AS HISTÓRIAS DO KAXOTEEsporte, política e inconfidências....
Era um sábado de muito sol e calor no verão douradense de 1991 e nós cumprindo expediente na Rádio Clube de Dourados no departamento de esportes. Enquanto o intrépido Edilson Carlos, o popular ‘Geninho’, preparava o plantão esportivo para a transmissão de domingo, o Antonio Coca, o saudoso Jorge Antonio Salomão e eu separávamos o equipamento para a viagem até Campo Grande. A gente iria (e fomos, claro) transmitir um jogo entre Comercial e Ubiratan no Morenão.

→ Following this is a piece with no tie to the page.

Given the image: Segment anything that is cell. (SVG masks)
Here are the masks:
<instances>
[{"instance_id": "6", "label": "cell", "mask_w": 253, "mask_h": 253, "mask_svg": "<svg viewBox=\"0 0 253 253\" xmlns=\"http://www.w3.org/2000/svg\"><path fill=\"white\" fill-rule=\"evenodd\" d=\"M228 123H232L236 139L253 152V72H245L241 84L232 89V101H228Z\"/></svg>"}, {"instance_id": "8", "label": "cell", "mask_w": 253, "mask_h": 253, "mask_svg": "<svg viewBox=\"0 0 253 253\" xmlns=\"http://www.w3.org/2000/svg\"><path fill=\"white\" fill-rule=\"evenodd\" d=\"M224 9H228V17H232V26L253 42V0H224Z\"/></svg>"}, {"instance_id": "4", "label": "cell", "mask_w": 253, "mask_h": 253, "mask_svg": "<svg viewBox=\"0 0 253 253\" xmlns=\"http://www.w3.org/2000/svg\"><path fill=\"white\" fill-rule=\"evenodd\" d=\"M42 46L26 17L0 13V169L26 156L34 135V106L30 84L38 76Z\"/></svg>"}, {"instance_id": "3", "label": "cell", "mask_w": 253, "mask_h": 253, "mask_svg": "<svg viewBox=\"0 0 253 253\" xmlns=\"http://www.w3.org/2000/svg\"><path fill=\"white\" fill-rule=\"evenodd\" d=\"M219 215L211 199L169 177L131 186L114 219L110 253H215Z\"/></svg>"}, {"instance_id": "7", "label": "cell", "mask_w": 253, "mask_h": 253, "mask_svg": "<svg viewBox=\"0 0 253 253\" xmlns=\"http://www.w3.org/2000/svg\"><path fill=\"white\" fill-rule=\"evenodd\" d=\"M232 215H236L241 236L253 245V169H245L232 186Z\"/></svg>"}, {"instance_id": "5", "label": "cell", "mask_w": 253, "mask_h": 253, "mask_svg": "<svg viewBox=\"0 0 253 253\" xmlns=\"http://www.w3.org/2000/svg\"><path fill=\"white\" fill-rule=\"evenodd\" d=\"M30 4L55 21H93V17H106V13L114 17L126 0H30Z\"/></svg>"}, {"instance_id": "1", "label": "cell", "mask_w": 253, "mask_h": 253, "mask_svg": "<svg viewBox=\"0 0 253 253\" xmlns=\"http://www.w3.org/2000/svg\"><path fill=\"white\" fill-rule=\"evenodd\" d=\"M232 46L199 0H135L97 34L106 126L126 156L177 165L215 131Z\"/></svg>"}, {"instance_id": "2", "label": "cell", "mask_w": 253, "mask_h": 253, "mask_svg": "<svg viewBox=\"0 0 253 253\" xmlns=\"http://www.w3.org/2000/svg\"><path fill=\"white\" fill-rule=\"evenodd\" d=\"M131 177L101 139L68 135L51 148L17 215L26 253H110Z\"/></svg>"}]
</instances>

Mesmo sendo o dono da emissora, ‘Seo Jorge’ fazia questão de inspecionar e testar toda a parafernália que a gente levava para os estádios: maletas, fones, microfones, fios, pilhas, fitas adesivas, etc. Até a pasta com as propagandas ele conferia se estava dentro das pesadas malas de couro. Não podia faltar nada.
Apressado come cru
Mas, naquele dia ele tinha um compromisso no centro da cidade e estava com pressa. Outro bastante apressado naquele sábado era o Geninho. Por volta das 10h30 os dois deixaram o prédio da rádio na Rua Ciro Melo. Seo Jorge dirigindo um GM Monza (carro top na época) e o Geninho em uma Calói 10 que tinha acabado de comprar, gastando quase todas as suas economias.
Não deu meia hora os dois voltaram quase ao mesmo tempo pra emissora. Ambos esbaforidos. Jorge Antonio muito bravo porque um ciclista bateu no carro dele na rotatória que existia no cruzamento da Weimar Torres com a João CândidO da Câmara, em frente aos Correios. Alguns minutos depois veio o Geninho, todo estropiado e contou que tinha sido atropelado, no mesmo local, por um motorista ‘barbeiro’.
Logo todos que estavam trabalhando ligaram as pontas: o velho Jorge tinha atropelado o próprio funcionário. Graças a Deus ninguém se machucou e o que era preocupação virou zoação, com o Geninho claro, porque ninguém tinha coragem de azucrinar o dono da firma. Até hoje o Edílson reclama que não ganhou uma bicicleta nova.